Ook de kunstenaars mogen niet ontbreken in dit anarchistische universum. In Brussel verzamelt Albert Daenens zijn kunstenaarsvrienden rond het anarchiserende tijdschrift Haro! In Antwerpen wordt de anarchistische idee verspreid via het tijdschrift Ontwaking, uitgegeven door drukker Victor Resseler. Een voormalige barokkapel wordt er gebruikt als anarchistische vrijplaats: tentoonstellingen van hedendaagse kunst worden afgewisseld met lezingen en voordrachten. Het anarchistische ideaal had ook zijn weerslag op het vlak van de pedagogie. Geïnspireerd door het voorbeeld van Francisco Ferrers Escuola Moderna in Barcelona werden er in België verschillende antiautoritaire scholen opgericht. Veel van deze pedagogische ideeën hebben hun weg gevonden in de hedendaagse onderwijspraktijk. Henri Roorda van Eysinga, schrijver en wiskundige, is een heel aparte figuur: in Zwitserland ontmoette hij Élisée Reclus en zo ontpopte hij zich tot een van de theoretici van de antiautoritaire pedagogie. Bij het grote publiek is hij vooral bekend om zijn humoristische stukjes die hij publiceerde in de Zwitserse Franstalige pers, maar helaas heeft humor de man niet kunnen redden…

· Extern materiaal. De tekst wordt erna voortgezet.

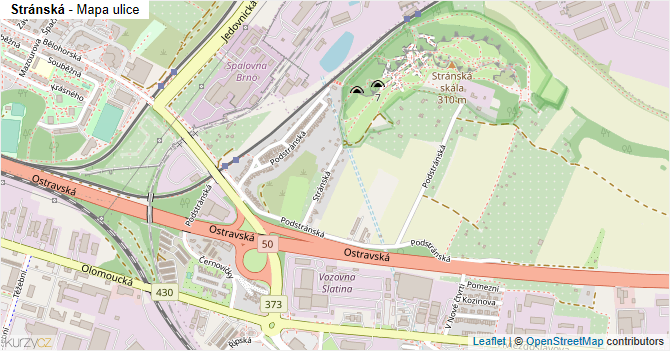 Stránská - mapa ulice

In dit boek schetst Eric Min het leven van een reeks personages en de manier waarop zij de anarchistische gedachte beleefd hebben. In navolging van Reclus’ Histoire d’un ruisseau volgt hij letterlijk hun paden, niet alleen in België, maar ook in Frankrijk, Italië en Zwitserland. Het is duidelijk dat de auteur zich met een zekere bevlogenheid op zijn onderwerp gestort heeft, maar toch heeft hij een zekere kritische afstand weten te bewaren. Hij heeft ook een uitgebreide literatuur geraadpleegd en is soms ook onuitgegeven archieven op het spoor gekomen. Zelfs voor specialisten in het onderwerp zijn er dingen te ontdekken. Zwart licht van Eric Min is een opmerkelijk boek, meesterlijk in zijn synthese, met zwier en finesse geschreven.